▶ What to produce: Check every line of the data and copy the ones where "XMLHttpRequest" appears.
(Records for this task begins)
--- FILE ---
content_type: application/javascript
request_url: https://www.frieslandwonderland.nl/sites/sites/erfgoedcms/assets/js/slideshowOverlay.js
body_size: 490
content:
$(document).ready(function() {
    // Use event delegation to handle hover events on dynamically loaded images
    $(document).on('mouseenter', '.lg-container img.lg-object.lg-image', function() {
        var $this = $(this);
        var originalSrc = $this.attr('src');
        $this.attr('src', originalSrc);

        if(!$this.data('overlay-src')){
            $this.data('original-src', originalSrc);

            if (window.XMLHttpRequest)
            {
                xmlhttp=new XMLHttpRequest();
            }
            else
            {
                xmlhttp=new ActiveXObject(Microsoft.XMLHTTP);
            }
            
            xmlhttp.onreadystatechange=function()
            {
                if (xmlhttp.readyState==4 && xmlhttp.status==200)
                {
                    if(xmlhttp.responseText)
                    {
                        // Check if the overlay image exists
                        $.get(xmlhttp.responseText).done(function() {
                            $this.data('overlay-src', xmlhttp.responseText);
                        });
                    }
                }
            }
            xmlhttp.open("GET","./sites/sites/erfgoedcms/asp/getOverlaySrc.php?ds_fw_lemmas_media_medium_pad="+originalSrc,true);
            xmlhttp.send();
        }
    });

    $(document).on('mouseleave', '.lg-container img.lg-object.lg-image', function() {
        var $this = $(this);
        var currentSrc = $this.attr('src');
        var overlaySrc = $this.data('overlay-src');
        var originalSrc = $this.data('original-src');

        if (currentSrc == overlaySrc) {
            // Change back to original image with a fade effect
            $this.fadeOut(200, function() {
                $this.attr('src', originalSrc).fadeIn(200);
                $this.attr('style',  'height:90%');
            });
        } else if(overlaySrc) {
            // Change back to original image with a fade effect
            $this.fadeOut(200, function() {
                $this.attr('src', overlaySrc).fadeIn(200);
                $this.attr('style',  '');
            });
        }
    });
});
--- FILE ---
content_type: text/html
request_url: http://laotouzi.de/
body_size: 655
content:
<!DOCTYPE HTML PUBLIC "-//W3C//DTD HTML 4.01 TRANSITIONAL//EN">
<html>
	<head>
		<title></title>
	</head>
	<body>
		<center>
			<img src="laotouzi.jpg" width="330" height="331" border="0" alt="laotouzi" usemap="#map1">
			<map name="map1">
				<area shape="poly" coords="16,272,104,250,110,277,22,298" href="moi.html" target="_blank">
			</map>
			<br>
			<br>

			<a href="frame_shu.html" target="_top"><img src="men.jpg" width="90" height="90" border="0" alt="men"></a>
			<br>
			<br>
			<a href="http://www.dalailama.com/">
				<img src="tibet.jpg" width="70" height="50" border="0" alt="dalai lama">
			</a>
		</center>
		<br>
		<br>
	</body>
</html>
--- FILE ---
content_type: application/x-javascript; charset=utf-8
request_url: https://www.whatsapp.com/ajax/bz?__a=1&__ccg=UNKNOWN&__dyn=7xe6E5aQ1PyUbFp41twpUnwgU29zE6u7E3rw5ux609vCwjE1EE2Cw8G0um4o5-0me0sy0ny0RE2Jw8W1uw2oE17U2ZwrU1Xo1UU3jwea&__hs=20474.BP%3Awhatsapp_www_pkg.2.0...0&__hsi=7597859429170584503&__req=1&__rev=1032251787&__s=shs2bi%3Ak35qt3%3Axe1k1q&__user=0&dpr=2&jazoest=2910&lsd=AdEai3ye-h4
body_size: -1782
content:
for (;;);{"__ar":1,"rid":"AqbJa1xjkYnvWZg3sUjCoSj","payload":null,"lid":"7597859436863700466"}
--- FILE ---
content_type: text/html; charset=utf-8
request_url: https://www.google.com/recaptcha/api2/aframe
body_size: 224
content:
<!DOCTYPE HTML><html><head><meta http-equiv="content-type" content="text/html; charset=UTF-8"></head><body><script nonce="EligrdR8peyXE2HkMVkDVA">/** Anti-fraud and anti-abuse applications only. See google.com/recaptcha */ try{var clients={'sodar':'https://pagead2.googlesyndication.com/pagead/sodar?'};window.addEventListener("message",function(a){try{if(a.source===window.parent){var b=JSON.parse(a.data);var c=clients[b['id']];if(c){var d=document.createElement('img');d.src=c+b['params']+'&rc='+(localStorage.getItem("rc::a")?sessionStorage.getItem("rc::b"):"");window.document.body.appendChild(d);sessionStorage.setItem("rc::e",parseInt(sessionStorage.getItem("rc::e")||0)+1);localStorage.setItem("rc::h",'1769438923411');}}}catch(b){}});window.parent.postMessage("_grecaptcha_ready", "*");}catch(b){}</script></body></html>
(Records for this task ends)
▶ Expected output:
            if (window.XMLHttpRequest)
                xmlhttp=new XMLHttpRequest();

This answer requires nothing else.